**Task material**:
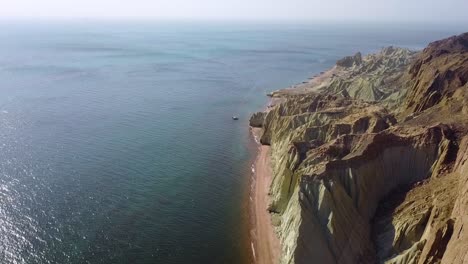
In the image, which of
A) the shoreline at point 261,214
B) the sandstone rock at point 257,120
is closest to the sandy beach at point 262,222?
the shoreline at point 261,214

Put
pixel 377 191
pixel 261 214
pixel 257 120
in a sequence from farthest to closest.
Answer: pixel 257 120, pixel 261 214, pixel 377 191

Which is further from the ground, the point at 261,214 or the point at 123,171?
the point at 261,214

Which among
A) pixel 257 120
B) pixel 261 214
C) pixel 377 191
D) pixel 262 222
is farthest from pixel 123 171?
pixel 377 191

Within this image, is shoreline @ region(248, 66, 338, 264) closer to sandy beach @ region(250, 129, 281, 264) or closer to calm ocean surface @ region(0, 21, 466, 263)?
sandy beach @ region(250, 129, 281, 264)

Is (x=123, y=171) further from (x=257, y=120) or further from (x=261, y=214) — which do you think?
(x=257, y=120)

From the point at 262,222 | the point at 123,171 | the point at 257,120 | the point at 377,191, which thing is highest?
the point at 377,191

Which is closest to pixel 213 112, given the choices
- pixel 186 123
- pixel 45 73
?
pixel 186 123

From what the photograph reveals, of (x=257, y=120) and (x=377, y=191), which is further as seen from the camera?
(x=257, y=120)

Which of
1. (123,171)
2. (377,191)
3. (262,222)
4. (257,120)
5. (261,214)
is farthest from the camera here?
(257,120)
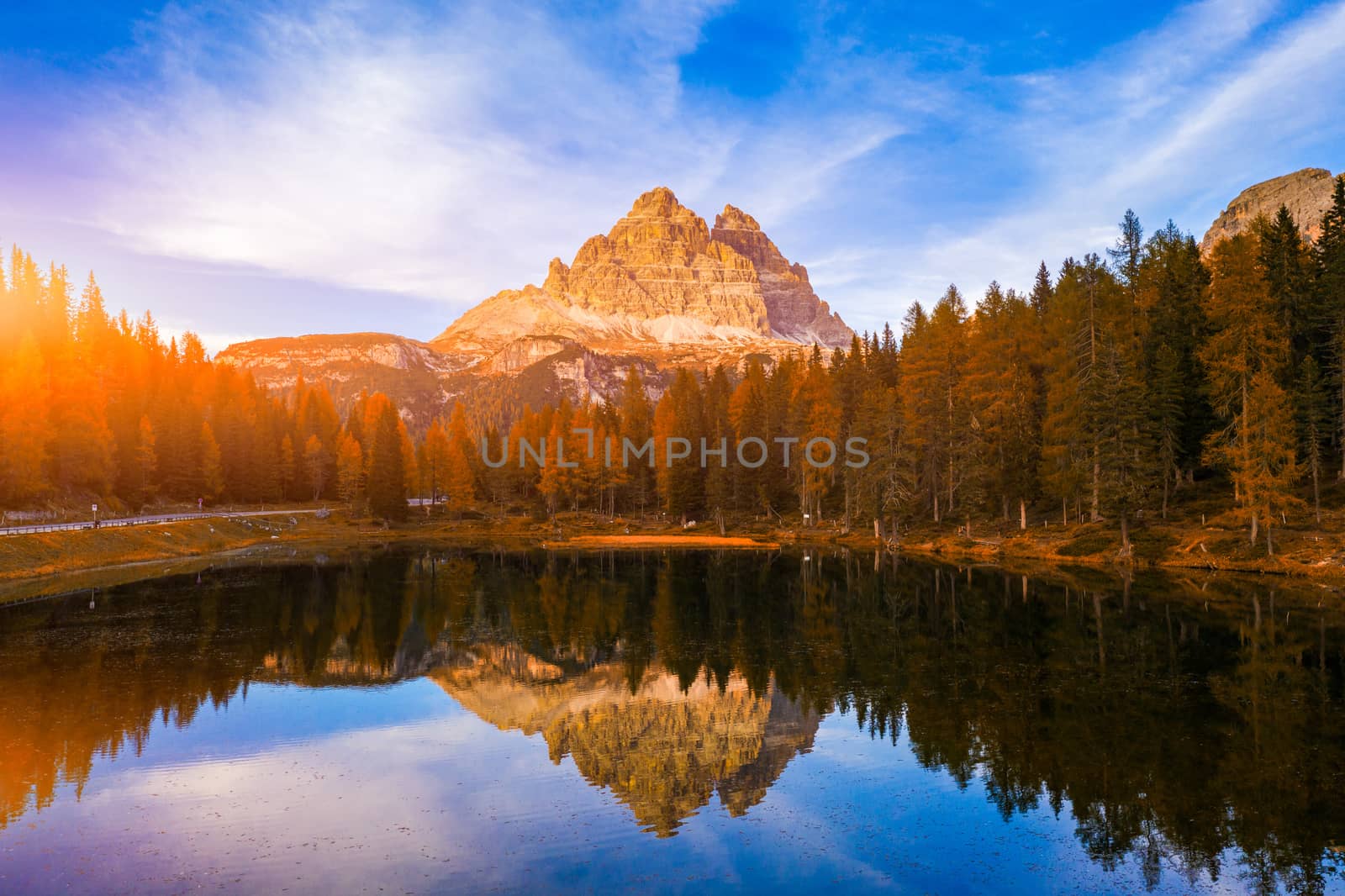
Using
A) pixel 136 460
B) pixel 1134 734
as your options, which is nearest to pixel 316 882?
pixel 1134 734

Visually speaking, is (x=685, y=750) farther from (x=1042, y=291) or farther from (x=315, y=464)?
(x=315, y=464)

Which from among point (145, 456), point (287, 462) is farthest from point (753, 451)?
point (287, 462)

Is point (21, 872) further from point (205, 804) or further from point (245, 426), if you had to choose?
point (245, 426)

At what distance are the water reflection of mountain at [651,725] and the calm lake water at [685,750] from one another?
0.12 meters

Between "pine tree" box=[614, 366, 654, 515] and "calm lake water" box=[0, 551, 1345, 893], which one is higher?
"pine tree" box=[614, 366, 654, 515]

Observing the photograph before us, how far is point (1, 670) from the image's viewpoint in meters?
28.6

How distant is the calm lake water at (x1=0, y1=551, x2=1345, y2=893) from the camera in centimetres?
1455

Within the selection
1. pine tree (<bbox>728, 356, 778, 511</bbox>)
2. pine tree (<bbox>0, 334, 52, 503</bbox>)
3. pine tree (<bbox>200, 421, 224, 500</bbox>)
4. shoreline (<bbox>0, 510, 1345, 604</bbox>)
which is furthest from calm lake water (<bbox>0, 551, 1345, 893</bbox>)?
pine tree (<bbox>200, 421, 224, 500</bbox>)

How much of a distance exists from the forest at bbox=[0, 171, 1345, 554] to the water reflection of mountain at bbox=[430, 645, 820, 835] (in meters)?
39.6

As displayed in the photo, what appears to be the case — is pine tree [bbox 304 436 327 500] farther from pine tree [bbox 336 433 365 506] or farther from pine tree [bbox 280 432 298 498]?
pine tree [bbox 336 433 365 506]

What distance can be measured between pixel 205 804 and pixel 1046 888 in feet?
57.2

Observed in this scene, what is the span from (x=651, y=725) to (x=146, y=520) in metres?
72.5

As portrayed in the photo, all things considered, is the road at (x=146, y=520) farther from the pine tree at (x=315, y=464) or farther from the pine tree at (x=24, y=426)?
the pine tree at (x=315, y=464)

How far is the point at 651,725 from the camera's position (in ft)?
77.9
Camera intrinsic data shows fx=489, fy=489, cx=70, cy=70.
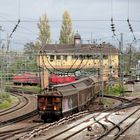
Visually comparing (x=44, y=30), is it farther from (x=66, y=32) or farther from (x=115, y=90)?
(x=115, y=90)

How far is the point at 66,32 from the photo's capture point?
420ft

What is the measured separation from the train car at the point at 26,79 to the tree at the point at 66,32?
4237cm

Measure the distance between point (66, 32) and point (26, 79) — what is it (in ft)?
151

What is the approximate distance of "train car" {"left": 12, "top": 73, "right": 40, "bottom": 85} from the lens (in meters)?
82.4

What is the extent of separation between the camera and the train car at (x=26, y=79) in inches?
3243

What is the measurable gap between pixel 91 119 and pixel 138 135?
29.8ft

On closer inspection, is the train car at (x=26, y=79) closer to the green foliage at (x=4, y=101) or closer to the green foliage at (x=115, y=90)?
the green foliage at (x=115, y=90)

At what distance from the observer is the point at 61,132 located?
26641 millimetres

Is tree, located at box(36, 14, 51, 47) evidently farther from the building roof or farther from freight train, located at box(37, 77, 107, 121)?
freight train, located at box(37, 77, 107, 121)

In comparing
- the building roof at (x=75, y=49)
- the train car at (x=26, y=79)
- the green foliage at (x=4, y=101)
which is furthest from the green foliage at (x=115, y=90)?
the green foliage at (x=4, y=101)

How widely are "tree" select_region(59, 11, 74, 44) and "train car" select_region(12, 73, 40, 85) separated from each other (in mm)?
42374

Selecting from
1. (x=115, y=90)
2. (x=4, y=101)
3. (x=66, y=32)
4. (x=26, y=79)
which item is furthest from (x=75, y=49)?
(x=4, y=101)

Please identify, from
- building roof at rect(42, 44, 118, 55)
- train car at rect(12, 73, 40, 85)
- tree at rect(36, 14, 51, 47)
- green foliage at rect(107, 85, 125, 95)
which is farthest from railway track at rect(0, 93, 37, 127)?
tree at rect(36, 14, 51, 47)

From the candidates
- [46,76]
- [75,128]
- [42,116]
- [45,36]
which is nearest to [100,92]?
[46,76]
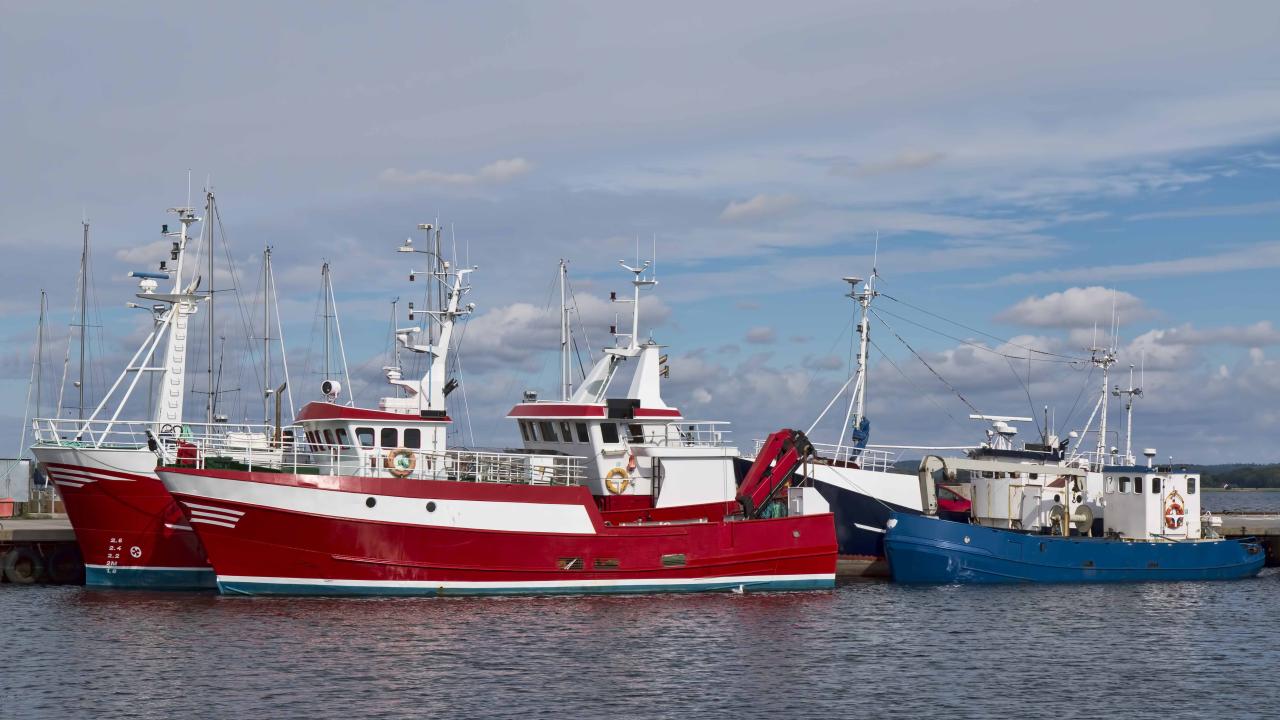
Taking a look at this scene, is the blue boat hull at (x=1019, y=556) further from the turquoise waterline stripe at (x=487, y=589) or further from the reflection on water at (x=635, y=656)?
the turquoise waterline stripe at (x=487, y=589)

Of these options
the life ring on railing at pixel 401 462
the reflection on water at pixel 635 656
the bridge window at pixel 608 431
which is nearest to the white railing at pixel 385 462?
the life ring on railing at pixel 401 462

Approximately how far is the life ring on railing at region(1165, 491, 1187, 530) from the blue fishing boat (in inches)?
1.2

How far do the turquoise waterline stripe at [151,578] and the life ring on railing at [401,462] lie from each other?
6427 millimetres

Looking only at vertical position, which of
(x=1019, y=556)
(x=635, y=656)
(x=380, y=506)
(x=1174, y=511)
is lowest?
(x=635, y=656)

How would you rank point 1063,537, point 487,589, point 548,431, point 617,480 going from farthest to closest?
point 1063,537 → point 548,431 → point 617,480 → point 487,589

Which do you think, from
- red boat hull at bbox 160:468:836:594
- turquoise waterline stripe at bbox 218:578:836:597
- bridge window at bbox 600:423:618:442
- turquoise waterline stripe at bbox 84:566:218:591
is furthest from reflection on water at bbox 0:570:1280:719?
bridge window at bbox 600:423:618:442

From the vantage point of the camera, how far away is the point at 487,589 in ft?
107

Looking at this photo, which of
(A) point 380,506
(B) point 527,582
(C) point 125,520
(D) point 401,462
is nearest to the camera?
(A) point 380,506

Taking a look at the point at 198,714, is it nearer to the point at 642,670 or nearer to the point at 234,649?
the point at 234,649

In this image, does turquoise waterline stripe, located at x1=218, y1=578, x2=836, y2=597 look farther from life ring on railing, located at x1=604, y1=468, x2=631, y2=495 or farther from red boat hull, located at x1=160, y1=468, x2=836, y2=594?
life ring on railing, located at x1=604, y1=468, x2=631, y2=495

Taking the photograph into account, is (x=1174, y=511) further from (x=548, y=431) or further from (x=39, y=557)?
(x=39, y=557)

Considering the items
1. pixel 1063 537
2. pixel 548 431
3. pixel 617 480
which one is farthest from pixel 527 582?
pixel 1063 537

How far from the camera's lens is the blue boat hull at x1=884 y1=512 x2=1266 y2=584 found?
125 feet

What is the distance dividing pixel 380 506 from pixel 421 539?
1241mm
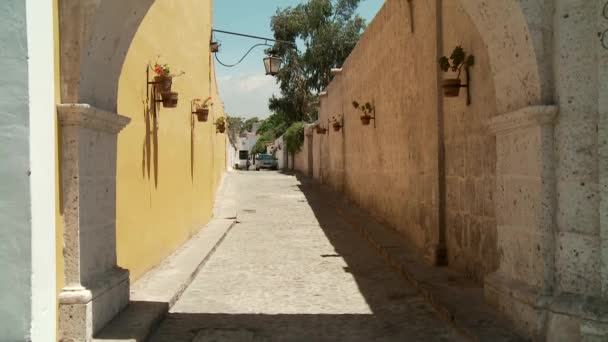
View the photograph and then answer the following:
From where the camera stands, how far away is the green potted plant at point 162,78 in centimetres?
604

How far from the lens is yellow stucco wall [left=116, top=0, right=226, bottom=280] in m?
5.34

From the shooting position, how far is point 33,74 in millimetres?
3008

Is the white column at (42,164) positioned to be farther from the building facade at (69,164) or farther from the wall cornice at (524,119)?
the wall cornice at (524,119)

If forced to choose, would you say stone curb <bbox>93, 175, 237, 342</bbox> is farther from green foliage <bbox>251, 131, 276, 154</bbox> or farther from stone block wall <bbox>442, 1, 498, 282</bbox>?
green foliage <bbox>251, 131, 276, 154</bbox>

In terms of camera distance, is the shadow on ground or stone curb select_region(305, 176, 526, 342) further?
the shadow on ground

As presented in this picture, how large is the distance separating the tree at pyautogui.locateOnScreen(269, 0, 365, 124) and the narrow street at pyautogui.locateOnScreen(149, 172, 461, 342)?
2700 centimetres

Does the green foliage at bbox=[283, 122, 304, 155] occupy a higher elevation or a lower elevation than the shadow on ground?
higher

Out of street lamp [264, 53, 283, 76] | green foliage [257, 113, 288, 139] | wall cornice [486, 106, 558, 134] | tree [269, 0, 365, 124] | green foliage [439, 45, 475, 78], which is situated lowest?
wall cornice [486, 106, 558, 134]

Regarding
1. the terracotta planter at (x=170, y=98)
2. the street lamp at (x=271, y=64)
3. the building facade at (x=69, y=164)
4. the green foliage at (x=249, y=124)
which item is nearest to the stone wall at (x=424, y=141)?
the street lamp at (x=271, y=64)

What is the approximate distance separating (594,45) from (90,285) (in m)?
3.39

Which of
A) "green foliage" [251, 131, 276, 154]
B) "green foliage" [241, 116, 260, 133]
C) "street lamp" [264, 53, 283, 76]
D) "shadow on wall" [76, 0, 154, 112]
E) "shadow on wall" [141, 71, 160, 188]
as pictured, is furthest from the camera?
"green foliage" [241, 116, 260, 133]

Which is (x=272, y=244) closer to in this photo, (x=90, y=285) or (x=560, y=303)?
(x=90, y=285)

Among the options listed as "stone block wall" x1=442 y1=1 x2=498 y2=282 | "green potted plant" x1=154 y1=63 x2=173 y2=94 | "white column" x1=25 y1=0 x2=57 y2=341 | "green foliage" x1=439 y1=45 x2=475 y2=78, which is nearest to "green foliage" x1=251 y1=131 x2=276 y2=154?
"green potted plant" x1=154 y1=63 x2=173 y2=94

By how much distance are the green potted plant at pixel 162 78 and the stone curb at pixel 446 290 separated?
10.6 ft
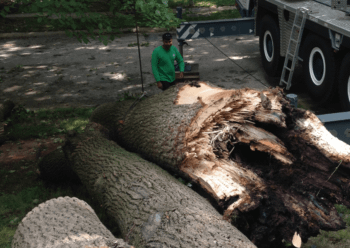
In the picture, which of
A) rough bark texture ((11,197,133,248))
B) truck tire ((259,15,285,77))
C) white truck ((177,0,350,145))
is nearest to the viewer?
rough bark texture ((11,197,133,248))

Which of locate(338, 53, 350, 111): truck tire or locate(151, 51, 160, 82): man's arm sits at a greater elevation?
locate(151, 51, 160, 82): man's arm

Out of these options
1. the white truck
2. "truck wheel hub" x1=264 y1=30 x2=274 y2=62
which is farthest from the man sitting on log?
"truck wheel hub" x1=264 y1=30 x2=274 y2=62

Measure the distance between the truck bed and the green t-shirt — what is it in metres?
2.55

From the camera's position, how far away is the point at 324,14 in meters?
6.18

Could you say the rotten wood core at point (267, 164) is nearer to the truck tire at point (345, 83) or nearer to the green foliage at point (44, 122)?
the truck tire at point (345, 83)

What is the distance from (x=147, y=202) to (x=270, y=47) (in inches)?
258

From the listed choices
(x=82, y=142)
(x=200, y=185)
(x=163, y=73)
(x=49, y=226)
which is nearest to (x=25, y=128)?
(x=82, y=142)

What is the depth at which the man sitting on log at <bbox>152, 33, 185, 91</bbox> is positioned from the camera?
582 cm

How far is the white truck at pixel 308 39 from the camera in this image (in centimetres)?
578

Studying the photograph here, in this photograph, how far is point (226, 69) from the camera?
8844 millimetres

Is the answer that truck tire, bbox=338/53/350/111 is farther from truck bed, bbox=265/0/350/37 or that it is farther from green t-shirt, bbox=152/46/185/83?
green t-shirt, bbox=152/46/185/83

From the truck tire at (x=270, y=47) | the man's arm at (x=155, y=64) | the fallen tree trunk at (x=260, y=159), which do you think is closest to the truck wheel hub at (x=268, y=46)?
the truck tire at (x=270, y=47)

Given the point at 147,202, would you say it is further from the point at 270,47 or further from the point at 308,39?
the point at 270,47

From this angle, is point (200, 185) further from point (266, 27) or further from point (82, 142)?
point (266, 27)
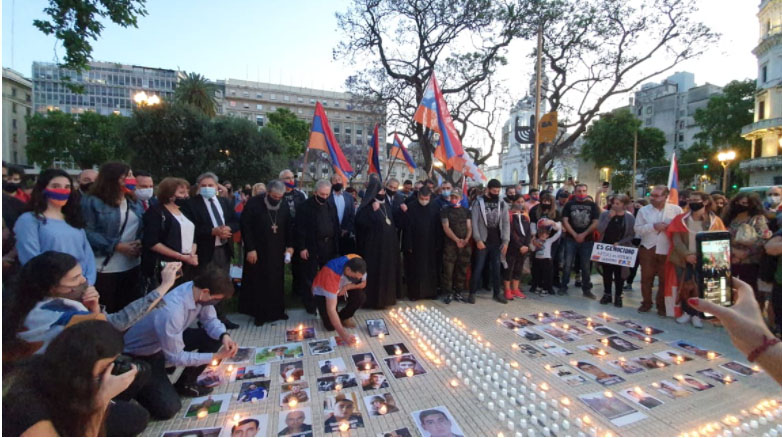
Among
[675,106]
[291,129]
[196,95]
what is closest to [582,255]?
[196,95]

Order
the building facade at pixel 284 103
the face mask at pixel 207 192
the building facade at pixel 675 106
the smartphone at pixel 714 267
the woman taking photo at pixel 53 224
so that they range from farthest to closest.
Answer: the building facade at pixel 284 103 → the building facade at pixel 675 106 → the face mask at pixel 207 192 → the woman taking photo at pixel 53 224 → the smartphone at pixel 714 267

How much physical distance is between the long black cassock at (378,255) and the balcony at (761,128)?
1918 inches

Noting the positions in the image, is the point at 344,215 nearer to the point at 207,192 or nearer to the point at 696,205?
the point at 207,192

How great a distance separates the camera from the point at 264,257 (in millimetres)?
5395

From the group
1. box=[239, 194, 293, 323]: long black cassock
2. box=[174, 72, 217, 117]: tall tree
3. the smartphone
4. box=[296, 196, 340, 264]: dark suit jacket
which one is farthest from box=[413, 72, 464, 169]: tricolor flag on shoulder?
box=[174, 72, 217, 117]: tall tree

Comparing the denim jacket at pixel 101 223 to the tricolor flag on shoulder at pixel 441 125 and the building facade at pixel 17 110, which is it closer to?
the tricolor flag on shoulder at pixel 441 125

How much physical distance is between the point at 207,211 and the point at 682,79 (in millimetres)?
89411

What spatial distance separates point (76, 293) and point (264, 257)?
2.79 m

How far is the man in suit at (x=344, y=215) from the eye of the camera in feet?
21.2

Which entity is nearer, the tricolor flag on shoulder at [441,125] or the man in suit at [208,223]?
the man in suit at [208,223]

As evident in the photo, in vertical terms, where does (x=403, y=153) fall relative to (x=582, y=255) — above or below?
above

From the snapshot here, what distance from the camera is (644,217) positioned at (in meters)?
6.02

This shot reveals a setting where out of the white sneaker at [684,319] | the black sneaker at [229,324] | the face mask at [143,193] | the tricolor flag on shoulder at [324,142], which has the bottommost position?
the black sneaker at [229,324]

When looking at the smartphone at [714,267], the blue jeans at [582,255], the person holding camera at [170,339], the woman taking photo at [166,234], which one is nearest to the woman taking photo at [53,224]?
→ the woman taking photo at [166,234]
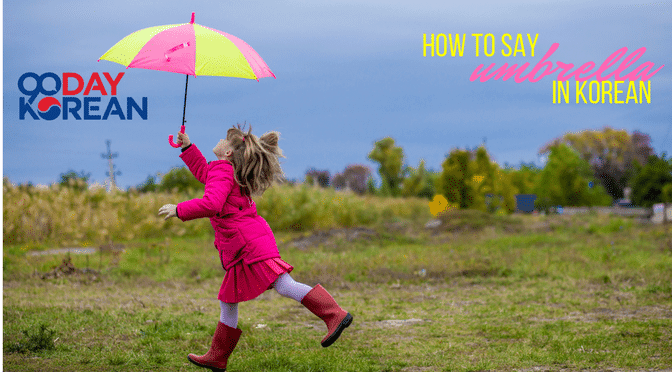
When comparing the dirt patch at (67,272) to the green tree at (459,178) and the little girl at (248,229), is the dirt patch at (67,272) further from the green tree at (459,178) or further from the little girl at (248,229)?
the green tree at (459,178)

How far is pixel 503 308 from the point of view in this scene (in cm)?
647

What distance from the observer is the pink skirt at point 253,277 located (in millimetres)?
3623

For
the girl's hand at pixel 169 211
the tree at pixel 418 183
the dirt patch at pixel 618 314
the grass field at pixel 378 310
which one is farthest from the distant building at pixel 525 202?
the girl's hand at pixel 169 211

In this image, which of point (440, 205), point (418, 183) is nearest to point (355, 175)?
point (418, 183)

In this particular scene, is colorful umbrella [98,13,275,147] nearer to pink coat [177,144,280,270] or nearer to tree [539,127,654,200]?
pink coat [177,144,280,270]

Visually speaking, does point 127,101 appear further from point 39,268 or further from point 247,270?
point 39,268

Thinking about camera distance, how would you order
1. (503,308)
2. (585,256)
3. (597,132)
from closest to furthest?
(503,308) → (585,256) → (597,132)

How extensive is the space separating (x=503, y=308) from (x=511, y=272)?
2525mm

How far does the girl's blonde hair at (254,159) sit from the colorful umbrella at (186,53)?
449 millimetres

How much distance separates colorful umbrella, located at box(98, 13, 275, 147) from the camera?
154 inches

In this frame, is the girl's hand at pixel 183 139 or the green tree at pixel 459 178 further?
the green tree at pixel 459 178

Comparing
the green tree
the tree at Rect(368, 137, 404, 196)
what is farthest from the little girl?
the tree at Rect(368, 137, 404, 196)

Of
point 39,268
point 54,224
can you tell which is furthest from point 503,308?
point 54,224

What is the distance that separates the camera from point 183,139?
3.88 m
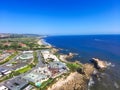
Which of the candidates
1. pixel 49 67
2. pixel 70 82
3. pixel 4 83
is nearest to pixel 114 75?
pixel 70 82

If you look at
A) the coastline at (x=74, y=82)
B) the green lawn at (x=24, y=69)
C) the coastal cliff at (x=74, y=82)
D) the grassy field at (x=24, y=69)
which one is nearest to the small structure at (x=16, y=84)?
the coastline at (x=74, y=82)

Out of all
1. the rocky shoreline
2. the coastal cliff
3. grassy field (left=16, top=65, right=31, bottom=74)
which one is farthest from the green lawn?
the coastal cliff

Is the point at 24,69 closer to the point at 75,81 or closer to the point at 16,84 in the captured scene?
the point at 16,84

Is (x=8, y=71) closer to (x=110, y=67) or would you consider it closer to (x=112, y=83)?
(x=112, y=83)

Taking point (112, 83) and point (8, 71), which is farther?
point (8, 71)

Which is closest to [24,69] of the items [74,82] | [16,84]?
[16,84]

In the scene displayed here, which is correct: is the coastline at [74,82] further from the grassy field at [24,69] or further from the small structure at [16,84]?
the grassy field at [24,69]

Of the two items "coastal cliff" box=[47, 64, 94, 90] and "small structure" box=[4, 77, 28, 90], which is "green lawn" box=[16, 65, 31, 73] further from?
"coastal cliff" box=[47, 64, 94, 90]

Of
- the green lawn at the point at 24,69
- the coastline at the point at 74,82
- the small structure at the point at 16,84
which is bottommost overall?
the coastline at the point at 74,82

**Exercise**: Going from the line with "What is the distance that" to the last line of the listing, write out each line exactly and nothing else. Leave out all pictures.

**Output below**:
What is the distance that separates the camera from point 183,139?
3.88 m
Which of the candidates
1. pixel 49 67
2. pixel 70 82
3. pixel 4 83
is nearest to pixel 114 75?
pixel 70 82

If you look at
A) the coastline at (x=74, y=82)
B) the green lawn at (x=24, y=69)
C) the coastal cliff at (x=74, y=82)
D) the grassy field at (x=24, y=69)
which one is nearest to the small structure at (x=16, y=84)?
the coastline at (x=74, y=82)

Out of all
1. the rocky shoreline
2. the coastal cliff
3. grassy field (left=16, top=65, right=31, bottom=74)
which one is farthest from the green lawn?
the coastal cliff

Is the point at 24,69 closer to the point at 75,81 or closer to the point at 16,84 in the captured scene?
the point at 16,84

Is (x=8, y=71) closer to (x=110, y=67) or would you consider it closer to (x=112, y=83)?
(x=112, y=83)

Taking point (112, 83) and point (8, 71), which is farther?
point (8, 71)

Which is closest to [24,69] of the items [74,82] | [16,84]?
[16,84]

In the scene displayed here, which is correct: is the coastline at [74,82] further from the grassy field at [24,69] or further from the small structure at [16,84]?
the grassy field at [24,69]

Of the two items "coastal cliff" box=[47, 64, 94, 90] and "small structure" box=[4, 77, 28, 90], which is "green lawn" box=[16, 65, 31, 73] further from?
"coastal cliff" box=[47, 64, 94, 90]

Of
- the green lawn at the point at 24,69
- the coastline at the point at 74,82
- the small structure at the point at 16,84
which is bottommost overall?
the coastline at the point at 74,82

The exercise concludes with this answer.